** DATA PROVIDED **
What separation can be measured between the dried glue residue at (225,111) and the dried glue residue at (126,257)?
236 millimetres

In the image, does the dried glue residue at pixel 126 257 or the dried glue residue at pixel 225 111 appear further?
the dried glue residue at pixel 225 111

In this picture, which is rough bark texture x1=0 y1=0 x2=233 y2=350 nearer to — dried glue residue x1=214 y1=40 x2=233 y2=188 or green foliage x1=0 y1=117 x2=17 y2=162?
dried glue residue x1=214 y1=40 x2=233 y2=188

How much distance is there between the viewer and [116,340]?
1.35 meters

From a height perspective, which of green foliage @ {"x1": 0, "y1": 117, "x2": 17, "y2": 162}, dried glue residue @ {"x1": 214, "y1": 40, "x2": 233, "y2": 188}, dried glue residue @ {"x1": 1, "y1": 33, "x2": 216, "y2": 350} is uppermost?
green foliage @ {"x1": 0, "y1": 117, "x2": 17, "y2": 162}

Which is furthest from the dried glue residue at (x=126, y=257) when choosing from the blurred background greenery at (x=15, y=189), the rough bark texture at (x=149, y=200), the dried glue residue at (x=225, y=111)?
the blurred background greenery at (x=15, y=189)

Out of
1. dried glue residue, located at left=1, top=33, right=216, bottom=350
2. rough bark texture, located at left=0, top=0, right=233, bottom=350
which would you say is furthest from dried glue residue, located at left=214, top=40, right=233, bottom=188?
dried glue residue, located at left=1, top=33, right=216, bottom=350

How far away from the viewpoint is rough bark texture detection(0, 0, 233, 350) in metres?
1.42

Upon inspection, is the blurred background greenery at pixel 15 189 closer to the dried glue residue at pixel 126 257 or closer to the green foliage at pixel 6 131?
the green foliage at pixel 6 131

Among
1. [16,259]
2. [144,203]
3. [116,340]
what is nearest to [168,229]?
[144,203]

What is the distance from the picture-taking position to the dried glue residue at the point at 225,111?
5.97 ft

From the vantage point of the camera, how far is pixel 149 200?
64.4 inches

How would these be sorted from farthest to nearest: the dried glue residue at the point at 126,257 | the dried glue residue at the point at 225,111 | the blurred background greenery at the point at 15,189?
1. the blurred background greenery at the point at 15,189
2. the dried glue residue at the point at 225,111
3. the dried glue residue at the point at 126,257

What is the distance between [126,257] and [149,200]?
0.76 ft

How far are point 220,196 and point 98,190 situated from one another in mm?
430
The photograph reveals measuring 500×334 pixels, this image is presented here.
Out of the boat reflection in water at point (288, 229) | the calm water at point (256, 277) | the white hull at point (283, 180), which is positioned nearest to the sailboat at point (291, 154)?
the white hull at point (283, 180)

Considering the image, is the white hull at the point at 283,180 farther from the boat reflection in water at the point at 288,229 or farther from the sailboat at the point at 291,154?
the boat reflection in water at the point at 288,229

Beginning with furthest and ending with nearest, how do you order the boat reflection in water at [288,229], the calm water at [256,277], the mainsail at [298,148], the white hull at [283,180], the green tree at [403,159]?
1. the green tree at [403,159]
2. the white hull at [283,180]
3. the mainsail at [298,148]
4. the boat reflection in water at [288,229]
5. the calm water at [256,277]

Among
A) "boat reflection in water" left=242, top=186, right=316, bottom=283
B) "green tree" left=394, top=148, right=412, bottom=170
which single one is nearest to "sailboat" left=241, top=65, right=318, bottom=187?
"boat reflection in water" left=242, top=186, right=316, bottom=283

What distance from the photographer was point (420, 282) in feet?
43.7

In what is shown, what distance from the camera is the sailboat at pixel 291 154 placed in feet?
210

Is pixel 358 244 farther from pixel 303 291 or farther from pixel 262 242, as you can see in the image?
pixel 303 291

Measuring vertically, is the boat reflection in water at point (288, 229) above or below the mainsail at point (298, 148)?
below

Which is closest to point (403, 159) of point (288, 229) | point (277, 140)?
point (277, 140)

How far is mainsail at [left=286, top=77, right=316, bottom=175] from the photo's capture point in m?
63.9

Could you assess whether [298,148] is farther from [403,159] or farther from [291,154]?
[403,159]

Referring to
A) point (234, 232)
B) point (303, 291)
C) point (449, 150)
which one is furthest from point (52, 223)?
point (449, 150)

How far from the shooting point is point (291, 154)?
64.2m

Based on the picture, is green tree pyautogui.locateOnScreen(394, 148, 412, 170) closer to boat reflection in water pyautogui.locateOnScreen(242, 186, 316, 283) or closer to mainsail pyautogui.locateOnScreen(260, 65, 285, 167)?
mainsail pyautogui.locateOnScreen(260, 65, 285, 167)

** INSTRUCTION **
Render everything in the listing from the line containing "How far are" down to the line containing "5. the calm water at [256,277]" as a JSON list of strings, one per line and skipping blank lines.

** RESULT FOR THIS TASK **
[
  "How far are point 220,196 and point 98,190 situated from one another in mm?",
  "430",
  "The photograph reveals measuring 500×334 pixels, this image is presented here.",
  "Out of the boat reflection in water at point (288, 229) | the calm water at point (256, 277) | the white hull at point (283, 180), which is positioned nearest to the sailboat at point (291, 154)?",
  "the white hull at point (283, 180)",
  "Considering the image, is the white hull at the point at 283,180 farther from the boat reflection in water at the point at 288,229 or farther from the sailboat at the point at 291,154?",
  "the boat reflection in water at the point at 288,229",
  "Beginning with furthest and ending with nearest, how do you order the boat reflection in water at [288,229], the calm water at [256,277], the mainsail at [298,148], the white hull at [283,180], the green tree at [403,159]?",
  "1. the green tree at [403,159]",
  "2. the white hull at [283,180]",
  "3. the mainsail at [298,148]",
  "4. the boat reflection in water at [288,229]",
  "5. the calm water at [256,277]"
]